The idea behind the company’s first candidate is that it degrades the androgen receptor, which grabs onto testosterone, a hormone that has been shown to fuel prostate cancer. Hormone therapies given to treat prostate cancer or is an impediment from coming back after surgery or chemo block those receptors, cutting off the render of testosterone to cancer cells and diminishing tumors. But after a while, these cells adapt, sometimes mutating their receptors or adding more to their surfaces so they can suck up every bit of testosterone available, basically evolving resist to the therapies. Same thing for some types of breast cancer, but in that case estrogen is the hormone that adds ga to the fire. Arvinas hopes that by disappearing the receptors to these hormones down the molecular doomsday machine rather than only blocking them, it can help people who’ve become resistant to existing hormone therapies.

Protein-degrading isn’t a cure-all, though. While most of these molecules has been demonstrated good specificity–they’re not out tagging innocent bystander-proteins–there’s currently no way to tailor their trash-flagging in different parts of the body. Just like small-molecule medications, protein-degraders will impact not just receptors in, say, tumors, but anywhere cells are displaying them, including in healthy tissues. For proteins that medicines have never been able to target before, the potential side effects are completely unknown. At least where androgen and estrogen receptors are concerned, researchers know what to expect.

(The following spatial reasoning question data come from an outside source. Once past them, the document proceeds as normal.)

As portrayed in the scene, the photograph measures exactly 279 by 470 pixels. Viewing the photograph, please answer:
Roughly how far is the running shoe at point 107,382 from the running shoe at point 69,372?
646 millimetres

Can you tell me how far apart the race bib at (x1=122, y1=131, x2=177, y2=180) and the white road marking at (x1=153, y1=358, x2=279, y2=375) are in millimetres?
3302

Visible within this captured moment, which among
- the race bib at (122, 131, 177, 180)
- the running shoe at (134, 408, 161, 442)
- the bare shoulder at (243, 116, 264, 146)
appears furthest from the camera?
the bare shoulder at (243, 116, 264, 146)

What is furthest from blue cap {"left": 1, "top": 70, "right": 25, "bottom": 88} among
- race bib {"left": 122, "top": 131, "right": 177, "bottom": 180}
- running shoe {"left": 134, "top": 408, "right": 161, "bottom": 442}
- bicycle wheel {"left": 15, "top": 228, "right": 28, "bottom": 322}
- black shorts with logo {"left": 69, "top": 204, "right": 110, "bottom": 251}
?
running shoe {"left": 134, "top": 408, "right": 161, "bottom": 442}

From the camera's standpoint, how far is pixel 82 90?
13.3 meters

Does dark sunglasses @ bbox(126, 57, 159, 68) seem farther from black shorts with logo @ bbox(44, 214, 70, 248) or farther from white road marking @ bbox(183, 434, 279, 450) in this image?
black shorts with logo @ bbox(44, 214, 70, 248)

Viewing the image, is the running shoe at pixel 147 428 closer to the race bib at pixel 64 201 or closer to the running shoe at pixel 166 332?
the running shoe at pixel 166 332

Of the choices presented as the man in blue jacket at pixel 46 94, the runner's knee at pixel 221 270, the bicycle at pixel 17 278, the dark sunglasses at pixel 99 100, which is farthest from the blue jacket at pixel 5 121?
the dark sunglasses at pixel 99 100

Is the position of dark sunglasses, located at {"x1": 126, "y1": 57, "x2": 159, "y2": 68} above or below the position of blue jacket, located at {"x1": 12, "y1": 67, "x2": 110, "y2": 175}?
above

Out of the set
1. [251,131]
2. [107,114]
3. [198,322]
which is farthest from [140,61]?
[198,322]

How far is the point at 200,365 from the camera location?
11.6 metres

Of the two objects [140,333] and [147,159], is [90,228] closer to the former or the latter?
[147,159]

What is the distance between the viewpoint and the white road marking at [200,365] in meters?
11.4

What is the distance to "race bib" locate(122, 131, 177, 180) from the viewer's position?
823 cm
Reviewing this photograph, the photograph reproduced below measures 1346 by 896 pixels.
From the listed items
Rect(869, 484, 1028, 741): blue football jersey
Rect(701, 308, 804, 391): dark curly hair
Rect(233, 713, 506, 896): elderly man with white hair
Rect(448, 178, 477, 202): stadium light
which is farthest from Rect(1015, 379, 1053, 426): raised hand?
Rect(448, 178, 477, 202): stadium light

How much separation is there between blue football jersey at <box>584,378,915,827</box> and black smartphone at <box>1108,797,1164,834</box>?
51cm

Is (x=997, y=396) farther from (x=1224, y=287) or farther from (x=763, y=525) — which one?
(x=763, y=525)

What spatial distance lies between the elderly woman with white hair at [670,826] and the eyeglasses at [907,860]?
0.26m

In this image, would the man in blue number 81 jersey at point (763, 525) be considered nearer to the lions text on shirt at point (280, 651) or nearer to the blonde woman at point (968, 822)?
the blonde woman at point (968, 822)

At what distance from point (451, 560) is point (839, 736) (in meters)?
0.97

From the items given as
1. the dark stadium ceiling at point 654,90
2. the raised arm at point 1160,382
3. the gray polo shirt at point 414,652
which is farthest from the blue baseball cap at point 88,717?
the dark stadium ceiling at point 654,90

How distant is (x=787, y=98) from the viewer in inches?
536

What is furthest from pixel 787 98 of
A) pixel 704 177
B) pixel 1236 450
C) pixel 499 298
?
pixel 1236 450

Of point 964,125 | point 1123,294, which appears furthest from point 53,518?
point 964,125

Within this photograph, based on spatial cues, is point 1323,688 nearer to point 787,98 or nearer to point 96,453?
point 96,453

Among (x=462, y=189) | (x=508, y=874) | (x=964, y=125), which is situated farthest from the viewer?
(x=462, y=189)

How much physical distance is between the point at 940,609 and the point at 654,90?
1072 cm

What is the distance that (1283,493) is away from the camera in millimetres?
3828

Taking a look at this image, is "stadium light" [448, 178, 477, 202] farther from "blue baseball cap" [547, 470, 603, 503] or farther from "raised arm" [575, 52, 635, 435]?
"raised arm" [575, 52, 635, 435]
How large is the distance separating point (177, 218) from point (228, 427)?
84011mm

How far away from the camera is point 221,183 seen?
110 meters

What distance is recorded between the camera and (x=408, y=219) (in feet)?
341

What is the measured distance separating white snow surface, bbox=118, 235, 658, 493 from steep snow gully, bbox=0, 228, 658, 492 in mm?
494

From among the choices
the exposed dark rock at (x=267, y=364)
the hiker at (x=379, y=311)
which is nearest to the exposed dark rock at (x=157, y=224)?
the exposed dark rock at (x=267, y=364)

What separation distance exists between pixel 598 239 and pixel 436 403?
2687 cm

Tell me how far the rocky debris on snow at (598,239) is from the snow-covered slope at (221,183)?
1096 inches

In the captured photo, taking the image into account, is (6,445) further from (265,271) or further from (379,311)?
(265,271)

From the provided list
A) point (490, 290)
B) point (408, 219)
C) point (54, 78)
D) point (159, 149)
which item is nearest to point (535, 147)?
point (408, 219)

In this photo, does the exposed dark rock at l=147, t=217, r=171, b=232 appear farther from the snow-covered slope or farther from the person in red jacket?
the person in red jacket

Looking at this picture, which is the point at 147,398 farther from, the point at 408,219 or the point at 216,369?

And that’s more or less the main goal of these first human tests–to really just see if protein degraders work as expected in a well-understood system. Arvinas expects to have that data in hand by early next year. If successful, more experimental experiments include the following, though so far no one’s saying much about which illness they plan to treat. Last month, another startup called Kymera Therapeutics signed a $70 million, four-year agreement with Vertex Pharmaceuticals to accelerate the push to get its still-secret protein degraders into the clinic. Novartis is reported to have its own hush-hush nominee on track for a test later this year. And C4 Therapeutics, a small Boston biotech, signed a $415 million deal with Biogen in January to develop therapies for neurological diseases, but it has yet to disclose specifics. Arvinas has its own licensing agreement with Genentech, merit $650 million, to collaborate on additional treatments. They’re lining up to tame a host of alien proteins, to boldly go where no medication has gone before.